Kebiasaan mengolah dan memiliki kekayaan sumber daya sagu di Tana Luwu juga menurunkan produk budaya berupa sambe. Alat atau perkakas ini berbentuk mirip kapak yang digunakan saat menghancurkan isi batang sagu. Kegiatan mengolah atau memproduksi tepung sagu sendiri disebut massambe. Menurut Anwar (2007), dengan melihat bentuk dan cara pembuatan, sambe sendiri kemungkinan besar merupakan turunan dari budaya teknologi neolitik. Kemiripan tersebut dapat dilihat dari segi bentuk alu, gagang, serta cara dan model ikatan.
Selain sambe, hadir pula balabba atau balebbe, sebagai salah satu turunan kebudayaan sagu Tana Luwu. Balabba adalah anyaman dari daun sagu berbentuk tabung tempat menyimpan tepung sagu basah. Sagu yang disimpan di balabba dapat bertahan hingga 3 bulan jika kelembabannya terjaga dengan baik. Balabba dengan diameter 50 cm dan tinggi maksimal 80 cm dapat berisi 15-40 kg sagu basah.
Sagu telah mewarnai kebudayaan masyarakat di Tana Luwu. Dari sekadar kebutuhan makanan pokok, hingga memengaruhi aktifitas ekonomi dan bahkan politik kewilayahan. Pada akhirnya, kita berharap komoditas ini tidak lagi menjadi daftar panjang artefak kebudayaan Luwu yang tak terlihat lagi wujudnya. Kita tidak ingin, sagu Luwu mengikuti jejak sagu Jawa yang kini hanya bisa dinikmati di relief-relief Candi Borobudur.
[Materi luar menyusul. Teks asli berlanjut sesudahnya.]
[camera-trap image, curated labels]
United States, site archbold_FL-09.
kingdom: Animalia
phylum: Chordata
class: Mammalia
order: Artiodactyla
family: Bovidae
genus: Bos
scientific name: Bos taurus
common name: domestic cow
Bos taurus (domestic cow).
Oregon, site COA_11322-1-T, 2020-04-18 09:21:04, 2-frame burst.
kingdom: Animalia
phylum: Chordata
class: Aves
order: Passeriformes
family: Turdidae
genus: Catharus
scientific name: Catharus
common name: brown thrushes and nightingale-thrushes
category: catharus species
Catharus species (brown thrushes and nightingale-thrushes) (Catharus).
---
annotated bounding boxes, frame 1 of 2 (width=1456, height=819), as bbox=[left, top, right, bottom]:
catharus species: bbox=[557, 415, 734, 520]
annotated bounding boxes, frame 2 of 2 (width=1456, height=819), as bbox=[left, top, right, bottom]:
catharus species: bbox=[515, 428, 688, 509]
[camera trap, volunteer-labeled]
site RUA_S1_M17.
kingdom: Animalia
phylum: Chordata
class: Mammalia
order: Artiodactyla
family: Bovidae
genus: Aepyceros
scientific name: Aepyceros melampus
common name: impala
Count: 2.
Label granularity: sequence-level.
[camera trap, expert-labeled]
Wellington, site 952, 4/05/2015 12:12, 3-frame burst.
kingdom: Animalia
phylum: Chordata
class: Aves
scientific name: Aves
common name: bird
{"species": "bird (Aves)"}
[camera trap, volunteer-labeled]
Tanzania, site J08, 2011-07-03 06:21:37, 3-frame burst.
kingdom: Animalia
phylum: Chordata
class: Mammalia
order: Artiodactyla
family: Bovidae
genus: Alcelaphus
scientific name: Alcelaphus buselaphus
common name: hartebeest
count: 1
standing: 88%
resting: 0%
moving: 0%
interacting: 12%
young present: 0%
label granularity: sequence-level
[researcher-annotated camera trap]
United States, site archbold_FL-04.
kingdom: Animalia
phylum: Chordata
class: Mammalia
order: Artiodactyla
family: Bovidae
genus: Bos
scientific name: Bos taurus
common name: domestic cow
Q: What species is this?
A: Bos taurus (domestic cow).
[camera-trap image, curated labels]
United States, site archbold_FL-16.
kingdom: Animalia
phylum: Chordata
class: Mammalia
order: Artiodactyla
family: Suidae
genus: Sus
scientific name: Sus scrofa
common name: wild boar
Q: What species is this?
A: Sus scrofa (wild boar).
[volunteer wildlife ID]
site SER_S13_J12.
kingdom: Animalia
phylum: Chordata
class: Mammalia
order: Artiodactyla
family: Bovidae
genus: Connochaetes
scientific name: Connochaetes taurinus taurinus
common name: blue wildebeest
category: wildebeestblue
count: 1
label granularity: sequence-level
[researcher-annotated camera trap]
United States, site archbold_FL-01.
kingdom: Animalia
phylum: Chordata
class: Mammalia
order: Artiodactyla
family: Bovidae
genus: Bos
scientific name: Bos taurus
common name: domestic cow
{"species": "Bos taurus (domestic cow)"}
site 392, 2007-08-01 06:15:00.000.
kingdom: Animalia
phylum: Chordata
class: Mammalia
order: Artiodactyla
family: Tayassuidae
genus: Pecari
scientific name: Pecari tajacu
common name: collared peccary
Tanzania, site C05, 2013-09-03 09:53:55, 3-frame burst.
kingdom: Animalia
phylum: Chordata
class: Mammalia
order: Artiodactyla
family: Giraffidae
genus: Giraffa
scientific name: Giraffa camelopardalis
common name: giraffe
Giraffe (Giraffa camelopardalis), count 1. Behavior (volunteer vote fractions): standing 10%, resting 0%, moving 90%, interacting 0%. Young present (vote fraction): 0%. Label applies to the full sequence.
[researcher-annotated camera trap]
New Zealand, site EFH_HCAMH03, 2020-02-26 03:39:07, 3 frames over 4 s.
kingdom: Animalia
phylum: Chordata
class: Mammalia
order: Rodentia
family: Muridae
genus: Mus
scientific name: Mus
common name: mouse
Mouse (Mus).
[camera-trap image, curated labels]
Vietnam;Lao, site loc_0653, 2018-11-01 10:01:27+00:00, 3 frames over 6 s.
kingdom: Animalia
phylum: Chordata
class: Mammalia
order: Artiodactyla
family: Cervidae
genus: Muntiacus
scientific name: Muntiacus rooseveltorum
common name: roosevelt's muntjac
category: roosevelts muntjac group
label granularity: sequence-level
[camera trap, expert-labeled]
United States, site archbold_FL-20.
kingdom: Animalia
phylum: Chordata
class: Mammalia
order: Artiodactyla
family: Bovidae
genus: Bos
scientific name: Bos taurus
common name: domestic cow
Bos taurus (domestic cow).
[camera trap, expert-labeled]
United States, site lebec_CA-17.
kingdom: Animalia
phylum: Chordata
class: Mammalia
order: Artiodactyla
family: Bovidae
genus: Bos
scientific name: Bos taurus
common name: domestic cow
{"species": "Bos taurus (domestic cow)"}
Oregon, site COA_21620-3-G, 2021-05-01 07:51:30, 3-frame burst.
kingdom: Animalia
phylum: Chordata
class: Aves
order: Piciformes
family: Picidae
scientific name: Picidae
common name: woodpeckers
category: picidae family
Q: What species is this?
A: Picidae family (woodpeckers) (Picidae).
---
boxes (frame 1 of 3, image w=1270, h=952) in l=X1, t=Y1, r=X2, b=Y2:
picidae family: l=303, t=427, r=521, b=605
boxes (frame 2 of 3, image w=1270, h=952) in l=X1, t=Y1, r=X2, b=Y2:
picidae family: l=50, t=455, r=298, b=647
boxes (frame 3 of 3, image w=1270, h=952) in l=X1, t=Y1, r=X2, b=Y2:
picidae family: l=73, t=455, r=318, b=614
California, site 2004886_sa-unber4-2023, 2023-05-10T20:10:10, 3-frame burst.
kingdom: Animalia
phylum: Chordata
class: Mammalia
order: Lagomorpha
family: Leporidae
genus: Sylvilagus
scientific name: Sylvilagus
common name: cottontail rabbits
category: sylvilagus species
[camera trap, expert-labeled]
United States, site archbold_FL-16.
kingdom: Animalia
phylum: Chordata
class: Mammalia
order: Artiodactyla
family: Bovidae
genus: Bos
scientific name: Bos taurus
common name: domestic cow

Di samping alasan diversifikasi dan ketahanan pangan, atas dasar latar budaya ini pula, menjadi patut-lah bagi kita untuk tetap menjaga lestarinya sagu di Tana Luwu. Sambe kini mungkin sudah termodifikasi menjadi perkakas yang lebih modern, dan balabba mungkin sudah berganti dengan tupperware, tapi citarasa kapurung berbahan dasar sagu, tak bisa tergantikan oleh sekadar tepung kanji, saudara!